When you open any AI video tool page, you will see smooth footage and promotional claims of "one-click generation." But when you actually pay or spend time using it, the results are often not what they seem. Inflated resolution, distorted figures, and incoherent motion — these are more common. So this article doesn't hype features; it only talks about avoiding pitfalls.
The first common pitfall is mistaking demo material for actual output. Many tools, including the once-popular sora early promotional videos, showcased carefully selected highlight clips. When you input the same prompt, you'll likely get blurry, flickering, or even logically inconsistent content. What you get is not a movie clip, but a half-finished product that requires repeated debugging.
Don't Be Tempted by "Duration"
Some platforms claim to generate one-minute or even longer videos, but when actually produced, the latter half often becomes unwatchable. For example, a character suddenly gains two extra arms, or the background melts and changes chaotically. At this point, "duration" becomes a burden — you have to spend more time trimming and fixing. If you really want to use long videos for a project, it's better to first test the consistency and stability of short clips before considering splicing.
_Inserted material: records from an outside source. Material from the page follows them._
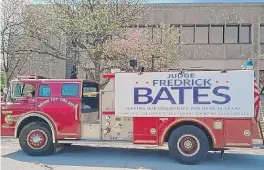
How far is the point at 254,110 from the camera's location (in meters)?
7.80

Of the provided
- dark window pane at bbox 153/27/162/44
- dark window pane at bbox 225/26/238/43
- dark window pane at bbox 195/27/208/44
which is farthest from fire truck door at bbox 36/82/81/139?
dark window pane at bbox 225/26/238/43

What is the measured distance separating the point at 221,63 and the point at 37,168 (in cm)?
2227

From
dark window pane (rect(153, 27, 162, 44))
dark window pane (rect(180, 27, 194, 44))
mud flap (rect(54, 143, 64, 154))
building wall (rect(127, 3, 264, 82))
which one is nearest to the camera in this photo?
mud flap (rect(54, 143, 64, 154))

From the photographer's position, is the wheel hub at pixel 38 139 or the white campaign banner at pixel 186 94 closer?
the white campaign banner at pixel 186 94

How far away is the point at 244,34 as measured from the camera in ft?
91.2

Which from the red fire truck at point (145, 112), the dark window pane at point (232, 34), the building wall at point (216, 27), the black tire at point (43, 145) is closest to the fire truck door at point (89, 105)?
the red fire truck at point (145, 112)

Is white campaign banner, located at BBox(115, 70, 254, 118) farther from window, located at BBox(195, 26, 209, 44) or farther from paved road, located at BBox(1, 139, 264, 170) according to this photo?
window, located at BBox(195, 26, 209, 44)

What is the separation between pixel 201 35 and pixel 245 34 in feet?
12.6

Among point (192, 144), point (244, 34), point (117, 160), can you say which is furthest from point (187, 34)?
point (117, 160)

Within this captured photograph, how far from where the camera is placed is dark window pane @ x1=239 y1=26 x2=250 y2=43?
27750 mm

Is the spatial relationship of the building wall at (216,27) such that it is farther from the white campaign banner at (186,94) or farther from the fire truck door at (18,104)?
the white campaign banner at (186,94)

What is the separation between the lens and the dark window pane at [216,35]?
27.8 metres

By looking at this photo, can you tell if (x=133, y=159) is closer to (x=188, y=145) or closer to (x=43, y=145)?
(x=188, y=145)

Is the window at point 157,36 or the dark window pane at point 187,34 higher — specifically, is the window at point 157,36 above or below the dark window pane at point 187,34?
below
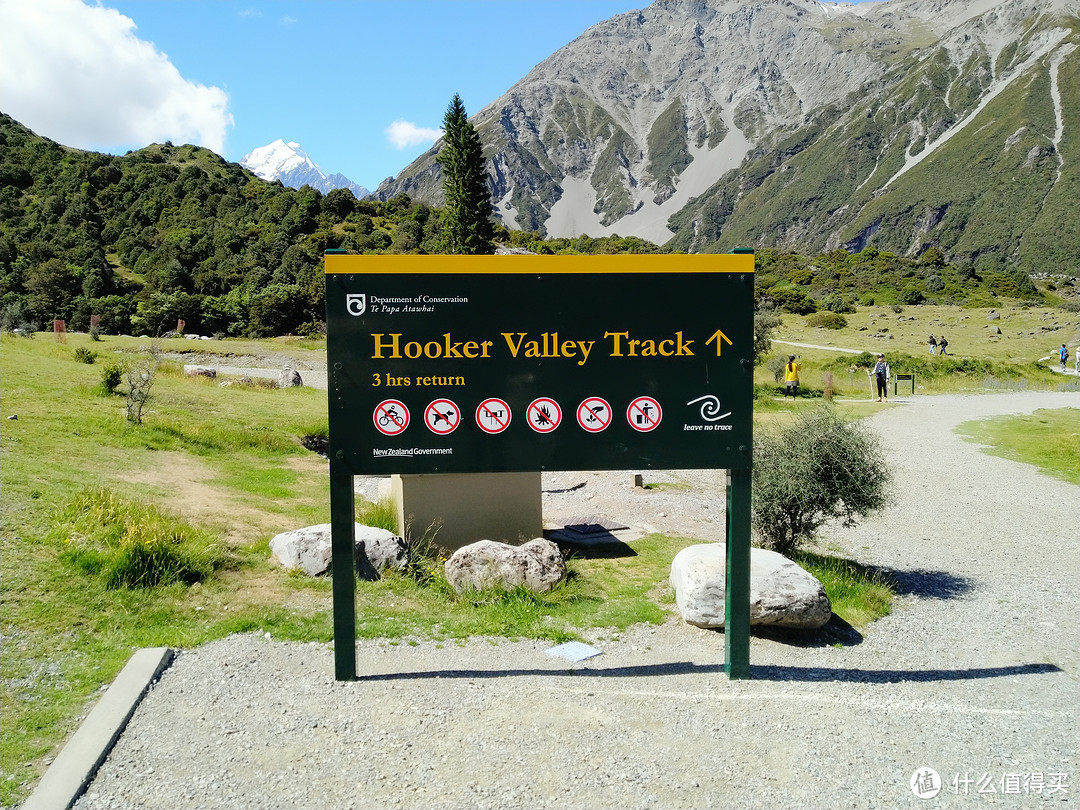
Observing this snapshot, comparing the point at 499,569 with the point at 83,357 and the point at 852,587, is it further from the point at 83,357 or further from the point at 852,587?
the point at 83,357

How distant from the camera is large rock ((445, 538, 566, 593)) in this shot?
742 centimetres

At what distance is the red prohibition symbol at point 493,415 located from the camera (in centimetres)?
557

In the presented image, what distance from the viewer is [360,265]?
544 centimetres

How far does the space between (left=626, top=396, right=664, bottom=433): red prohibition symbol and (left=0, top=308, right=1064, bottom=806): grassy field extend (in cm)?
207

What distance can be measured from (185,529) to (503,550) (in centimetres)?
315

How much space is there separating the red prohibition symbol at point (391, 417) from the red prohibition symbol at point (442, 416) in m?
0.15

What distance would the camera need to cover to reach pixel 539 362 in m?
5.61

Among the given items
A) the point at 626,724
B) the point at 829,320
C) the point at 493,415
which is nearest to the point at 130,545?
the point at 493,415

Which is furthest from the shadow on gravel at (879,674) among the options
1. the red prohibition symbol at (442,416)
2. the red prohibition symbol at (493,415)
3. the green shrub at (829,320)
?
the green shrub at (829,320)

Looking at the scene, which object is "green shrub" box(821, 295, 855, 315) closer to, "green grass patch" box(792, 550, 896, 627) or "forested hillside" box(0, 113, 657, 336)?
"forested hillside" box(0, 113, 657, 336)

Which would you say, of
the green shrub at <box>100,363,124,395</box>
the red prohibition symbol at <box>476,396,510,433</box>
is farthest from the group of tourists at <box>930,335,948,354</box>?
the red prohibition symbol at <box>476,396,510,433</box>

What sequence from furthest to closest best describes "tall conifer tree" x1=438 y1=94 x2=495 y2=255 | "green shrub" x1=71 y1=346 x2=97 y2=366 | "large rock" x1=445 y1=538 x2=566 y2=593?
"tall conifer tree" x1=438 y1=94 x2=495 y2=255 < "green shrub" x1=71 y1=346 x2=97 y2=366 < "large rock" x1=445 y1=538 x2=566 y2=593

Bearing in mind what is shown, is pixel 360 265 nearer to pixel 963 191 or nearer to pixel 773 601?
pixel 773 601

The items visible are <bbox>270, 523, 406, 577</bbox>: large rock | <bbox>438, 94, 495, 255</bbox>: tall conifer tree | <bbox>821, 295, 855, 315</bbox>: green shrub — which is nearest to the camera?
<bbox>270, 523, 406, 577</bbox>: large rock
On professional services like getsora2, you'll find they often emphasize "controllability" over "length." Because truly useful videos are not about being as long as possible, but about every output being usable. I've seen people run dozens of times just to get a few usable seconds to meet a duration requirement, and in the end, when calculating time and computing costs, it would have been better to just shoot it directly.
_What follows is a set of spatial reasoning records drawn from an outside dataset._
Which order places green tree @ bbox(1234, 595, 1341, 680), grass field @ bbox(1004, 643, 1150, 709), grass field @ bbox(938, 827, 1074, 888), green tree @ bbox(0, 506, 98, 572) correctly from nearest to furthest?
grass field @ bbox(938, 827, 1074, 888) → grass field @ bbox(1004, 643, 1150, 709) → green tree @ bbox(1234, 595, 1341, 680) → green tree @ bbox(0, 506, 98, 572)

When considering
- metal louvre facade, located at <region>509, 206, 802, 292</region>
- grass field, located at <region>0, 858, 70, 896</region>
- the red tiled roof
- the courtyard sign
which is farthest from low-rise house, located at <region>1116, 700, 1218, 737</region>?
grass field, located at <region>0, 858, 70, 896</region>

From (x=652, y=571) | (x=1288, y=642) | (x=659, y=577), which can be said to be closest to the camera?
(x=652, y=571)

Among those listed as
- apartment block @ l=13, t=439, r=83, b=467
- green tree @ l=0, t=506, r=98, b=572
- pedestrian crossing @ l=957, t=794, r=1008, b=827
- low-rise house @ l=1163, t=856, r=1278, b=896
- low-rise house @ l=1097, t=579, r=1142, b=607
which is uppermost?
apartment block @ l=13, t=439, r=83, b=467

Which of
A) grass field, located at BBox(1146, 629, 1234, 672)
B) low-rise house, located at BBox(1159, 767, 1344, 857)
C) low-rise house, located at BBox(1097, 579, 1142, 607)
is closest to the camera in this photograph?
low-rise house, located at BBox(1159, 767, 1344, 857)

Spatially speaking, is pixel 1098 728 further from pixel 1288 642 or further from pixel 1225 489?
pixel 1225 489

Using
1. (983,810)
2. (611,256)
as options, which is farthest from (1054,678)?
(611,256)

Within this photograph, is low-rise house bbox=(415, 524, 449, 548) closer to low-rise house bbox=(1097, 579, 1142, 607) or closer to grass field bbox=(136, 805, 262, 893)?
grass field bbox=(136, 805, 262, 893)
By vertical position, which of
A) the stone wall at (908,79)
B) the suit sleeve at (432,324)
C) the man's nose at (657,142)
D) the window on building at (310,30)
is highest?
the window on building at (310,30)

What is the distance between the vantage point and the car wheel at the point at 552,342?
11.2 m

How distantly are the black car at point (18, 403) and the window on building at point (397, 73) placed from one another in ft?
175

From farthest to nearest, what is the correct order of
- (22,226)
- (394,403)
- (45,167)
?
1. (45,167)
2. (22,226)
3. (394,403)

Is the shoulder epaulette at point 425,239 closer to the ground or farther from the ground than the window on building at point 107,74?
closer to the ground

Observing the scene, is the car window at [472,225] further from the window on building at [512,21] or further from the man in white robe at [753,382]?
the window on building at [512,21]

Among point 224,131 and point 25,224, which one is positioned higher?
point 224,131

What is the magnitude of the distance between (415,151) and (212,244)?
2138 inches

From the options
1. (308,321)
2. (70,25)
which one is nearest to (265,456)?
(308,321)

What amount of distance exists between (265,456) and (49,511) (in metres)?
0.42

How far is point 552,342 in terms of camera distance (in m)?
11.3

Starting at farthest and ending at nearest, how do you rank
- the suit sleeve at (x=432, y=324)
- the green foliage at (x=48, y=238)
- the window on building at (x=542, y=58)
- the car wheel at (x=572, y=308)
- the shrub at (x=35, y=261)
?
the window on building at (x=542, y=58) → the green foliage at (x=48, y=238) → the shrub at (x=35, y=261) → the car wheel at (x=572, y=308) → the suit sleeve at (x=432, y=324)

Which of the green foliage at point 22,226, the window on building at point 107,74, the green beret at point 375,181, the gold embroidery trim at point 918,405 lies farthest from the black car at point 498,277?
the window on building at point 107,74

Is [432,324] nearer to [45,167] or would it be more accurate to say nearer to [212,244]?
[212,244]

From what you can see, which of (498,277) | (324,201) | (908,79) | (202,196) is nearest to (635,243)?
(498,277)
Semantic Pitfalls of Text-to-Video
Another pitfall of AI video tools is "understanding deviation." You write "a person walking by the sea at sunset," and it might interpret it as "standing still in the water." You write "a cat jumps off the table," and it might make the cat hover in the air for two seconds. This isn't the tool being bad, but rather that current vision-language models still have limitations in understanding verbs and spatial relationships.
So don't expect a finished product in one go. The real approach is: first write simple actions, check frame by frame, then add details. If you see any blogger claiming to produce a masterpiece with a single prompt using tools like sora, either they spent hours sifting through outputs, or they did a lot of manual post-processing. Don't take that as your expectation.
The Gap Between Resolution and Actual Usability
"4K generation" sounds impressive, but many AI video tools' so-called 4K is just software upscaling, with not much native detail. When you zoom in on the edges, you see smudging and artifacts. If you really want to display on a large screen or use for commercial projects, you often have to reprocess it with third-party software like Topaz.
I've tried it a few times on getsora2. Its output isn't perfect either, but at least the resolution labeling is honest, not using interpolated footage to fool people. When choosing a tool, it's a good idea to download a raw clip first, and view it full-screen locally, rather than just looking at screenshots.
Creative Copyright and "Face Collision" Risk
One point many overlook: characters you generate using public models could be generated with identical faces by others. If you're doing commercial ads or brand content, this involves copyright ownership and uniqueness. Some platforms even state in their terms of service that "generated material may be used by other users." If you don't read carefully, the character you worked hard on could appear on a competitor's ad.
Here's a practical tip: it's fine to use generic scenes during testing, but for actual delivery, either use a service like getsora2 that allows you to upload private style models, or confirm in advance whether the terms include exclusive usage rights. Avoiding pitfalls is much easier than arguing afterwards.
Is There a Standard for Choosing Tools? Yes, There Is.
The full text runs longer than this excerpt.